For the last 18 months, the RSS Advisory Board has been drafting a set of best-practice recommendations for RSS. Working with the developers of browsers such as Microsoft Internet Explorer and Mozilla Firefox, aggregators such as Bloglines and Google Reader, and blogging tools including Movable Type, we've looked for areas where questions about the RSS format have led to differences in how software has been implemented to produce and consume RSS feeds.
The result of our work is the RSS Profile. The lead authors are James Holderness, Randy Charles Morin, Geoffrey Sneddon and myself. The profile isn't a set of rules; it's a set of suggestions drafted by programmers and web publishers who've been working with RSS since the format's first release in 1999. Our goal is for the profile to be the second document programmers consult when they're learning how to implement RSS.

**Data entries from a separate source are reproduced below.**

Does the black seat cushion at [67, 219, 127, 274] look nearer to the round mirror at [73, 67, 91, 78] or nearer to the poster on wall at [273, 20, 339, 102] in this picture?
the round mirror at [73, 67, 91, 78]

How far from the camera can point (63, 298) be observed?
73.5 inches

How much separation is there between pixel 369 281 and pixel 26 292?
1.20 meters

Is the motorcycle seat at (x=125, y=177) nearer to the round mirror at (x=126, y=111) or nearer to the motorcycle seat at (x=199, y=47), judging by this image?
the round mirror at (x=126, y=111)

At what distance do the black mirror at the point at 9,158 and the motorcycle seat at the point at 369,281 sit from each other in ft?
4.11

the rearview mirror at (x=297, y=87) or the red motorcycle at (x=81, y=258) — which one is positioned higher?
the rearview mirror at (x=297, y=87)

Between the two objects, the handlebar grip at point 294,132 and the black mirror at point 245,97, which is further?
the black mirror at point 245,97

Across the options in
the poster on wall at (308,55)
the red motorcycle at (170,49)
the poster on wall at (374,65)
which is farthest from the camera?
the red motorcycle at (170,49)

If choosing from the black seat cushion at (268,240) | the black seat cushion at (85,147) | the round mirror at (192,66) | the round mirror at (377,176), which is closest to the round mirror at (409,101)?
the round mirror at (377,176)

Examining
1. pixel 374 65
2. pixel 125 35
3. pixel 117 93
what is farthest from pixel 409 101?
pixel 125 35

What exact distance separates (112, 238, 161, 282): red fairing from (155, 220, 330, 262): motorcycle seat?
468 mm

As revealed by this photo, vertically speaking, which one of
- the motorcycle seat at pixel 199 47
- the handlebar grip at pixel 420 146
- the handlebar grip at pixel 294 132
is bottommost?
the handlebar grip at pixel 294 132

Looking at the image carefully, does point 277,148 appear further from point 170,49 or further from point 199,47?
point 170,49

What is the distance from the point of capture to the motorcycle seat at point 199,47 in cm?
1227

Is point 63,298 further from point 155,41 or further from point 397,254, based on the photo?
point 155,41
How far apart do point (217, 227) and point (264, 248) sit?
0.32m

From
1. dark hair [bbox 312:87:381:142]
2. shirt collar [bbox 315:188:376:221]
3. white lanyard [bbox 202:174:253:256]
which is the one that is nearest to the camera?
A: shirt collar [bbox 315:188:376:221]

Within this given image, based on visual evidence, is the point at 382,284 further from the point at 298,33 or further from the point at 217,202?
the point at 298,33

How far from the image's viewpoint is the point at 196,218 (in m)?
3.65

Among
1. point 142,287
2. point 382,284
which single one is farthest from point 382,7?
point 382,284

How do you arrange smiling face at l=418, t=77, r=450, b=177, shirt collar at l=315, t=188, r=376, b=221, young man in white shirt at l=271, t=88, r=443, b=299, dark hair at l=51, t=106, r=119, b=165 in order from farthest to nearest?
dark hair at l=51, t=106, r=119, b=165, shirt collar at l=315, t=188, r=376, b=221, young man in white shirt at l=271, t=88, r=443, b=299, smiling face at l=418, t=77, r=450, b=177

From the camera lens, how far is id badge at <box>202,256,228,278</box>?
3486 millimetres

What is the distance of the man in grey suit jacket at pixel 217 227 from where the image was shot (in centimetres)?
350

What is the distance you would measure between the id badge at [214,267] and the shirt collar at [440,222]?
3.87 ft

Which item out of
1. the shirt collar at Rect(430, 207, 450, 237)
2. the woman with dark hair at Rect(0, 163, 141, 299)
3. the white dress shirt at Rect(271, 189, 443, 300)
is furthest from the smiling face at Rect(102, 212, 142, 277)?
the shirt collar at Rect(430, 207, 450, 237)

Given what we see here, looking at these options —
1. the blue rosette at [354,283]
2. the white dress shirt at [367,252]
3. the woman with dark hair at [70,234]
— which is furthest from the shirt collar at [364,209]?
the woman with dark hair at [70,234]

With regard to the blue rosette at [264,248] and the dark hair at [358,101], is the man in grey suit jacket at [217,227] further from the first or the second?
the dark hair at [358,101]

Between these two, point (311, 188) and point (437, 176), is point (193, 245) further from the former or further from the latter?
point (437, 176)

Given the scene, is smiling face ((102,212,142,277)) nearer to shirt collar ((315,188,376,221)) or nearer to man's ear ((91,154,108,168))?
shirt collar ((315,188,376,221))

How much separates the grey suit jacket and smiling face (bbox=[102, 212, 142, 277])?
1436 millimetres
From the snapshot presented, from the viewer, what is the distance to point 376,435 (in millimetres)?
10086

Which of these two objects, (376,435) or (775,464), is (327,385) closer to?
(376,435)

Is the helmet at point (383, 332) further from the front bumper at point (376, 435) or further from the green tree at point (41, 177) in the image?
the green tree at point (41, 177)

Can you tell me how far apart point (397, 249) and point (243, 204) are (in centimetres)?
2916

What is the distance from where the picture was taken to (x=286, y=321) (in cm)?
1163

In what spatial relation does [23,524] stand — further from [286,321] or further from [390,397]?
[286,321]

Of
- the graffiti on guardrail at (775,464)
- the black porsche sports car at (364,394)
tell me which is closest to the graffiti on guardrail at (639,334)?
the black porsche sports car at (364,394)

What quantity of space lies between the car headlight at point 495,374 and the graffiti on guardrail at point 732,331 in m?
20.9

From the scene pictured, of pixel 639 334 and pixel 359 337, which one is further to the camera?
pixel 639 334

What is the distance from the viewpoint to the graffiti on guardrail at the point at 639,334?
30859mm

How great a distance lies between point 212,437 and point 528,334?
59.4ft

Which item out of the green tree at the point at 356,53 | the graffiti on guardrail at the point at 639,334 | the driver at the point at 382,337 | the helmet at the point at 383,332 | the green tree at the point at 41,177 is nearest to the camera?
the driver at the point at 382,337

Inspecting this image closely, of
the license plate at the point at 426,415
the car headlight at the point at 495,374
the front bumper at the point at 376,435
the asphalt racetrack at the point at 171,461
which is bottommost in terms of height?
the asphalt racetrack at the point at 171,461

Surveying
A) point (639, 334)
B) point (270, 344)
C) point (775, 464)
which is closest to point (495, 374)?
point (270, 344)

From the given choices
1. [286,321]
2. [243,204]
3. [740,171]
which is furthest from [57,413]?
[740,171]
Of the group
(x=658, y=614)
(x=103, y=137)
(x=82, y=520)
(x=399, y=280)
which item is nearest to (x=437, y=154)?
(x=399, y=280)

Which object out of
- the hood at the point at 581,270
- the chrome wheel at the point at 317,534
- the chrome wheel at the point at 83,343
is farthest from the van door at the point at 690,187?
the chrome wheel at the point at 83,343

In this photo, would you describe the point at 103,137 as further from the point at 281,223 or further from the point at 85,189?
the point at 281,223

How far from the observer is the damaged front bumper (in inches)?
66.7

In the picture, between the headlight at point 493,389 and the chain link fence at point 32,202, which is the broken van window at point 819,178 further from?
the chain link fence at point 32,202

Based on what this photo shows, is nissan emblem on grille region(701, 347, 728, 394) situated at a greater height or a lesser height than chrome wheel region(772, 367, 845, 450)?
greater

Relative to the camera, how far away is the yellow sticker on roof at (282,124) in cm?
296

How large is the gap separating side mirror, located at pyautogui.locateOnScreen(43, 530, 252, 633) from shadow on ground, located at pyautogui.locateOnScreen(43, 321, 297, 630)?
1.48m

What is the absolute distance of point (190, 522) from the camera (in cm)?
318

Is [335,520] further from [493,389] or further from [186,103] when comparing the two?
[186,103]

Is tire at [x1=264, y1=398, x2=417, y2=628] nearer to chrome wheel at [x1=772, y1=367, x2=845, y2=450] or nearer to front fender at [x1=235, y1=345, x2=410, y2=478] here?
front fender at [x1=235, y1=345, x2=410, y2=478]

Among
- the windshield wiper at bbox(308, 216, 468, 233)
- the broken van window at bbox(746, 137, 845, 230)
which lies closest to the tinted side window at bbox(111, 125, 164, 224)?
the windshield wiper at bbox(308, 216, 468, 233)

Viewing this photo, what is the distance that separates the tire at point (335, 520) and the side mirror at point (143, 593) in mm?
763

The profile tackles some long-standing issues in RSS implementation, including the proper number of enclosures per item, the meaning of the TTL element and the use of HTML markup in character data.
In addition to recommendations for the RSS elements documented in the specification, the profile includes advice for four common namespace elements: atom:link, content:encoded, dc:creator and slash:comments.
Morin and I have proposed that the board endorse and publish the RSS Profile, making it available under a Creative Commons Attribution-ShareAlike 2.0 license so that others can build upon and extend it with their own recommendations.
Additionally, we proposed that the following sentence be added to the About this document section of the specification, as a new fifth paragraph: "The RSS Profile contains a set of recommendations for how to create RSS documents that work best in the wide and diverse audience of client software that supports the format."